▸ **Instructions to follow**:
Beneath this instruction is a listing; print exactly the lines in it starting at the line that contains "Manager | ✓ | ✓ |" and going through the line that contains "9.6 Introduction to Analysis of Algorithms".

▸ **Data for processing**:
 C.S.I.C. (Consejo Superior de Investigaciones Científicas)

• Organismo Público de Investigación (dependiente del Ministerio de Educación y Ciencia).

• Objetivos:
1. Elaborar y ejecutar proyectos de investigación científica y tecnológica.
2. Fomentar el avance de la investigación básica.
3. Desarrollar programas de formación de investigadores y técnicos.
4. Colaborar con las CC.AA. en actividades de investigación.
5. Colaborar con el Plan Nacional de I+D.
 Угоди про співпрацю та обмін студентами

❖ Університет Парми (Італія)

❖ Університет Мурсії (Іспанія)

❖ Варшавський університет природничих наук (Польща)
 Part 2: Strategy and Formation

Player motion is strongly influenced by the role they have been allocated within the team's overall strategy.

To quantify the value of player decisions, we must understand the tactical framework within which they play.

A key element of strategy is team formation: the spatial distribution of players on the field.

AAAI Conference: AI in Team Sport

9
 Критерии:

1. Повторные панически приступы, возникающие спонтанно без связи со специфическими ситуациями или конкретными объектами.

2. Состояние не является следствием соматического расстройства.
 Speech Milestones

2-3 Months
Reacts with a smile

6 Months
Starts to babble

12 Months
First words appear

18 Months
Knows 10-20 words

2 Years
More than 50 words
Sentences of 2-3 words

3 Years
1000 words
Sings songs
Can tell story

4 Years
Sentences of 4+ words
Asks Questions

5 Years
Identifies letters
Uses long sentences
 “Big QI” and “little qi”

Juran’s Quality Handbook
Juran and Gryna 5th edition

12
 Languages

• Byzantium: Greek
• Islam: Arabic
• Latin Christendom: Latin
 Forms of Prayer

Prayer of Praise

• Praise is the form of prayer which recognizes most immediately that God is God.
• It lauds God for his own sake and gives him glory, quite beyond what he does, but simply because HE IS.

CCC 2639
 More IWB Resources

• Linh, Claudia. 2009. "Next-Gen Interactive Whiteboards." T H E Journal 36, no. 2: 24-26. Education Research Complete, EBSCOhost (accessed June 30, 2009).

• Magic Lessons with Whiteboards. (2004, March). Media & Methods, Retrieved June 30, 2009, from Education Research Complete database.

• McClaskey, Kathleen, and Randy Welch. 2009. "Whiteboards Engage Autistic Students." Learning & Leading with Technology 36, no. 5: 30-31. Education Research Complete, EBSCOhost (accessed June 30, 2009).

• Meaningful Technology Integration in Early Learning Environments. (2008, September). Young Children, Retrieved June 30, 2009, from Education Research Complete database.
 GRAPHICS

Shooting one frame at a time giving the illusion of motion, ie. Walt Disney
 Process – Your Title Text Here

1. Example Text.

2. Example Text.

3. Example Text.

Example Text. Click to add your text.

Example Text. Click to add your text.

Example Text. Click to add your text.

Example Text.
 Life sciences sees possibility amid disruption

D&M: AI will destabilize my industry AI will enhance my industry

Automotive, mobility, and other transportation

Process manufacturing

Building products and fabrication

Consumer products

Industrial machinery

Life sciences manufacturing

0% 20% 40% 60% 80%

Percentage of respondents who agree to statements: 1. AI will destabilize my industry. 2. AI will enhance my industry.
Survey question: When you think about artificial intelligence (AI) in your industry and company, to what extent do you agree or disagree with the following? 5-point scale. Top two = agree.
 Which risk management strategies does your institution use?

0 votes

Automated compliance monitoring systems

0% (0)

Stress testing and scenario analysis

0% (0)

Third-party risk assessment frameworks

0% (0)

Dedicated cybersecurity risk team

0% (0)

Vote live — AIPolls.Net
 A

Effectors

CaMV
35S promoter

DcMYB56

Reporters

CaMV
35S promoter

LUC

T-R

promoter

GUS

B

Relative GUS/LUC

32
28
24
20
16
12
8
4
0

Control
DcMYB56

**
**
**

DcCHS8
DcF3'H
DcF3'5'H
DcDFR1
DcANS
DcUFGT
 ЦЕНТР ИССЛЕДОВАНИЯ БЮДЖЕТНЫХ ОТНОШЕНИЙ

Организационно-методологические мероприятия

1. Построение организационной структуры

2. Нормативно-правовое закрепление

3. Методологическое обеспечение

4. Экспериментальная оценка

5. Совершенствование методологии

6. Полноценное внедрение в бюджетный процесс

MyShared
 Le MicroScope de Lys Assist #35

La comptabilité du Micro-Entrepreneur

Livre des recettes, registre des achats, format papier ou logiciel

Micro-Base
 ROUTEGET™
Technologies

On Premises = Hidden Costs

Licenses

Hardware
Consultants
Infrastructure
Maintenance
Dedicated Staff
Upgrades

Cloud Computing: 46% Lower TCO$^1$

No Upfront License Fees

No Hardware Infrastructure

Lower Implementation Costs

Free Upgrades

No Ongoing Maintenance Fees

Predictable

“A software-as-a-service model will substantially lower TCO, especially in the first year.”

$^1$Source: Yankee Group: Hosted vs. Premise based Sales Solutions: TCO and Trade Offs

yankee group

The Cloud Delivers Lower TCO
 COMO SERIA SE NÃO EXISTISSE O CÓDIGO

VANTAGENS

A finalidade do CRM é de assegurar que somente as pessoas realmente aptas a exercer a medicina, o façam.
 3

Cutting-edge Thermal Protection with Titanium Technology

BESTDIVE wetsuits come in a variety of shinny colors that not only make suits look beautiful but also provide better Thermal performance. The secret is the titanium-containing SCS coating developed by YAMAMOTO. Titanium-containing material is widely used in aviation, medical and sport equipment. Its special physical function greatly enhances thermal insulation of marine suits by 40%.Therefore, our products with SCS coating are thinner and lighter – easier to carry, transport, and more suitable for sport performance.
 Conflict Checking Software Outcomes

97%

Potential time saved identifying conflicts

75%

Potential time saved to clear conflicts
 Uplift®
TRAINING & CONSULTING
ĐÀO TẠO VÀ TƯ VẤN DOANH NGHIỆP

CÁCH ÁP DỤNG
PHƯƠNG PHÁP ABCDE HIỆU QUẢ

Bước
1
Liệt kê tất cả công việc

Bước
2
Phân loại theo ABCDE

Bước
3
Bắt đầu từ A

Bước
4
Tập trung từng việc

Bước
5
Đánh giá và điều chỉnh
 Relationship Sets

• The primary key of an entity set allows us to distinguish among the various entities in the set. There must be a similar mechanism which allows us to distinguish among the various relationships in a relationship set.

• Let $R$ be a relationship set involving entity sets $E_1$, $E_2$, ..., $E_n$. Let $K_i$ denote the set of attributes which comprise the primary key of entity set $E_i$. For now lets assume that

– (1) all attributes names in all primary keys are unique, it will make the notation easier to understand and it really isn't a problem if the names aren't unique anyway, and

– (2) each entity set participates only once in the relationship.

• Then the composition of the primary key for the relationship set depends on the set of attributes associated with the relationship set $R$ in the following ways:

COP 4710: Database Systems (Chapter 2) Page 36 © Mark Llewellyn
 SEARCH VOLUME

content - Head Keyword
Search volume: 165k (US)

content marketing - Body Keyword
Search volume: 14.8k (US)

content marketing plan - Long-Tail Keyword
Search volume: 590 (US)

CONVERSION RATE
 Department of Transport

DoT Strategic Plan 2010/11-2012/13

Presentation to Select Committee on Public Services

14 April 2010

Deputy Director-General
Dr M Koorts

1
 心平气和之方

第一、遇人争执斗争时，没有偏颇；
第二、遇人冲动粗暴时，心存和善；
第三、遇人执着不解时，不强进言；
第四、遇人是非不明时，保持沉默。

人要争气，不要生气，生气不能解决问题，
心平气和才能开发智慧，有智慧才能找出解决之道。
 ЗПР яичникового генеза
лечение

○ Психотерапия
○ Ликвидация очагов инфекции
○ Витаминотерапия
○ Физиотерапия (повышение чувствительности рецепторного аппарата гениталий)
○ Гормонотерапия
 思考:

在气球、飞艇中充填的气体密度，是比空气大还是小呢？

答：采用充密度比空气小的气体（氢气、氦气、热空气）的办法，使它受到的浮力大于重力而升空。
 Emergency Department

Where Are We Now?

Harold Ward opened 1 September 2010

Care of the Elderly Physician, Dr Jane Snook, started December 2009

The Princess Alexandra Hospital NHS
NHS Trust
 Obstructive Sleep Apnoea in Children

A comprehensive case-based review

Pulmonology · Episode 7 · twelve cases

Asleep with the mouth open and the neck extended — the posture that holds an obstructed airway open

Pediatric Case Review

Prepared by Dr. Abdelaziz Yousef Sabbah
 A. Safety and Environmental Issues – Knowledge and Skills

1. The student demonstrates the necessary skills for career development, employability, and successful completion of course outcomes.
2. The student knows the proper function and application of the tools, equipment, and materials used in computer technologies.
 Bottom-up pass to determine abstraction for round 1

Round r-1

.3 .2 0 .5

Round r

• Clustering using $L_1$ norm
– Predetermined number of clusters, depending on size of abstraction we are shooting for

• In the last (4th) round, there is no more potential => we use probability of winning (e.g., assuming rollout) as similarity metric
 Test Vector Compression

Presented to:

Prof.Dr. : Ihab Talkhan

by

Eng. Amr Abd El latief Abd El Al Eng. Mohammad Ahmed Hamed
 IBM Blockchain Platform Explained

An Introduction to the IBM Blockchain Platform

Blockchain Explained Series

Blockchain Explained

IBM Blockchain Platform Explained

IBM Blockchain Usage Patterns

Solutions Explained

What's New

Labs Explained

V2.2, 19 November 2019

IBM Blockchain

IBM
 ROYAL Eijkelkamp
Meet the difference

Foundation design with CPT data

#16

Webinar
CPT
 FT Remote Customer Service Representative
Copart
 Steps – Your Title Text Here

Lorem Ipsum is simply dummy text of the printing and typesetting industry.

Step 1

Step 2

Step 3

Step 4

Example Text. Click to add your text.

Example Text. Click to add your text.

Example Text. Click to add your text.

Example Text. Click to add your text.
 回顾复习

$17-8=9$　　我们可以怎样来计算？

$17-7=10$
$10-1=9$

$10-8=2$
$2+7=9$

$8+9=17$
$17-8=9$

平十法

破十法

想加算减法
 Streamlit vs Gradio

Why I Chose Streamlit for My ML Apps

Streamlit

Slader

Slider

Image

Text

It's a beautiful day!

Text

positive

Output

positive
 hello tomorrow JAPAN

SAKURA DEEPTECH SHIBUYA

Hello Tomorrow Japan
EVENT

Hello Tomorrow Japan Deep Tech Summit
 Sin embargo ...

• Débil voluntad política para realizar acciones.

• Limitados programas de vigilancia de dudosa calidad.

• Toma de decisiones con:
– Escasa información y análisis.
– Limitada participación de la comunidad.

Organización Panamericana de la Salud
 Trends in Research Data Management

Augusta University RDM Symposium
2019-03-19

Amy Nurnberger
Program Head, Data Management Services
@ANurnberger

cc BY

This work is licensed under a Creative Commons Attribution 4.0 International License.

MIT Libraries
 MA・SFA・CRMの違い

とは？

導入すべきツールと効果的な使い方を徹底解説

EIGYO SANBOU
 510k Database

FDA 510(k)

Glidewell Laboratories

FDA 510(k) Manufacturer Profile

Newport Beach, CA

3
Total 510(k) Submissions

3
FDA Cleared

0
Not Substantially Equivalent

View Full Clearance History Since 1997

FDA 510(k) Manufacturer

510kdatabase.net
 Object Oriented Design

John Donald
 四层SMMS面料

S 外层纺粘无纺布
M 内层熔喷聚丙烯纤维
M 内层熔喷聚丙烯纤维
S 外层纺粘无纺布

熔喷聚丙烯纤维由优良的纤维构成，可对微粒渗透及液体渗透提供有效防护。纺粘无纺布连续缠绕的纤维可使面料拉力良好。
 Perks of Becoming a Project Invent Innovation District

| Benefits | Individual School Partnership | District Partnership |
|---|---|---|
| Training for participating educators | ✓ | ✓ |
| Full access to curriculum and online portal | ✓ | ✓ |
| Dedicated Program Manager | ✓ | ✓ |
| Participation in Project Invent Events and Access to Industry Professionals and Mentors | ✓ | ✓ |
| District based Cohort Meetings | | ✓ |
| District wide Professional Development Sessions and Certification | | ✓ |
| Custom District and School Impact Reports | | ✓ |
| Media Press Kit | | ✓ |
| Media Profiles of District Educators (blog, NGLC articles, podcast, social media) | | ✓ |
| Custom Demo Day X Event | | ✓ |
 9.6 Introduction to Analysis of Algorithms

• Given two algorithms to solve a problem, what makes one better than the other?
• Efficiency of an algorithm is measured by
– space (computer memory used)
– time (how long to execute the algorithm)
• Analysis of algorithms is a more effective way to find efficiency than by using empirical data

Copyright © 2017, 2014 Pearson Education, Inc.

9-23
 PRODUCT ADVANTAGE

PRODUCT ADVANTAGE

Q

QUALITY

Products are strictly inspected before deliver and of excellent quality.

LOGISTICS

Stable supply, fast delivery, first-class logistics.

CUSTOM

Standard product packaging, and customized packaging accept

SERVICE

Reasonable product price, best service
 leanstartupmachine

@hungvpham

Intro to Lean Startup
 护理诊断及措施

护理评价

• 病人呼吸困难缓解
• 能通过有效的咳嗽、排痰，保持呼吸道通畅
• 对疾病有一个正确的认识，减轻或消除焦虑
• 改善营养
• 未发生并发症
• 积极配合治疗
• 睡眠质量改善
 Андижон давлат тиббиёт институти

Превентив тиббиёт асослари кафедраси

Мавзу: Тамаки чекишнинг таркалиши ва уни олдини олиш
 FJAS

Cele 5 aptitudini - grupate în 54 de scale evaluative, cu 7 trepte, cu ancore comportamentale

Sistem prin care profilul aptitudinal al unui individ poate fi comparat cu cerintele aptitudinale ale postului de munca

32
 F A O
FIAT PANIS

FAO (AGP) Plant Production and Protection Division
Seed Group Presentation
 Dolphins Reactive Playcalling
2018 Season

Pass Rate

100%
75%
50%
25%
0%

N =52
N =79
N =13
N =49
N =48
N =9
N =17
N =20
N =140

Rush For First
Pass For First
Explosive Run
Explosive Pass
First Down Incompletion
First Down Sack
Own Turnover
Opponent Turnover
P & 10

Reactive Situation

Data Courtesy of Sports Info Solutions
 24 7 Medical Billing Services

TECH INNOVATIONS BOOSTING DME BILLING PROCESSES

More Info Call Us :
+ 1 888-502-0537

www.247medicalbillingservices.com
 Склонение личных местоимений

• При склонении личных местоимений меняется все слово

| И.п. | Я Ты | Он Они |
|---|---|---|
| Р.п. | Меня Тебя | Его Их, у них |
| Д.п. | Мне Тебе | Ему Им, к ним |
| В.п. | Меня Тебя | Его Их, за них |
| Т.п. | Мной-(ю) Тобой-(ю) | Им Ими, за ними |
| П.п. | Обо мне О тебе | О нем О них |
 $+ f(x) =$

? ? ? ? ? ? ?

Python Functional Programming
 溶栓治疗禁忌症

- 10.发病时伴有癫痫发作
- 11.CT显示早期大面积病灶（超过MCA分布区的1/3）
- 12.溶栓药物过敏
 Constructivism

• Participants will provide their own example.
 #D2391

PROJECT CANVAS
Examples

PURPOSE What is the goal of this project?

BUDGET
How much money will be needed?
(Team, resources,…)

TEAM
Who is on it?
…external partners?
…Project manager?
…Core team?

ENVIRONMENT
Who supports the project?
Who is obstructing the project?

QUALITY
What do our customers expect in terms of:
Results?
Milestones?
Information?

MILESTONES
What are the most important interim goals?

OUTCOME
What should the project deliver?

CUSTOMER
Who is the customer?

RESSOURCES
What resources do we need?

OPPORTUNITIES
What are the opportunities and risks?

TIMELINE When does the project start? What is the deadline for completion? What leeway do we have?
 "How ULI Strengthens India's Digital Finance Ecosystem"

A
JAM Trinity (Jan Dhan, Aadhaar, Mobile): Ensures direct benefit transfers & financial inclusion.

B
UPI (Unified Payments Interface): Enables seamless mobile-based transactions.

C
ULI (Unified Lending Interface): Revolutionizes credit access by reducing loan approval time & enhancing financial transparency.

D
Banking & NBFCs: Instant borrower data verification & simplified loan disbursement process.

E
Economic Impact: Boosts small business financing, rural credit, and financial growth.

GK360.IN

▸ **Written answer**:
| Dedicated Program Manager | ✓ | ✓ |
| Participation in Project Invent Events and Access to Industry Professionals and Mentors | ✓ | ✓ |
| District based Cohort Meetings | | ✓ |
| District wide Professional Development Sessions and Certification | | ✓ |
| Custom District and School Impact Reports | | ✓ |
| Media Press Kit | | ✓ |
| Media Profiles of District Educators (blog, NGLC articles, podcast, social media) | | ✓ |
| Custom Demo Day X Event | | ✓ |
 9.6 Introduction to Analysis of Algorithms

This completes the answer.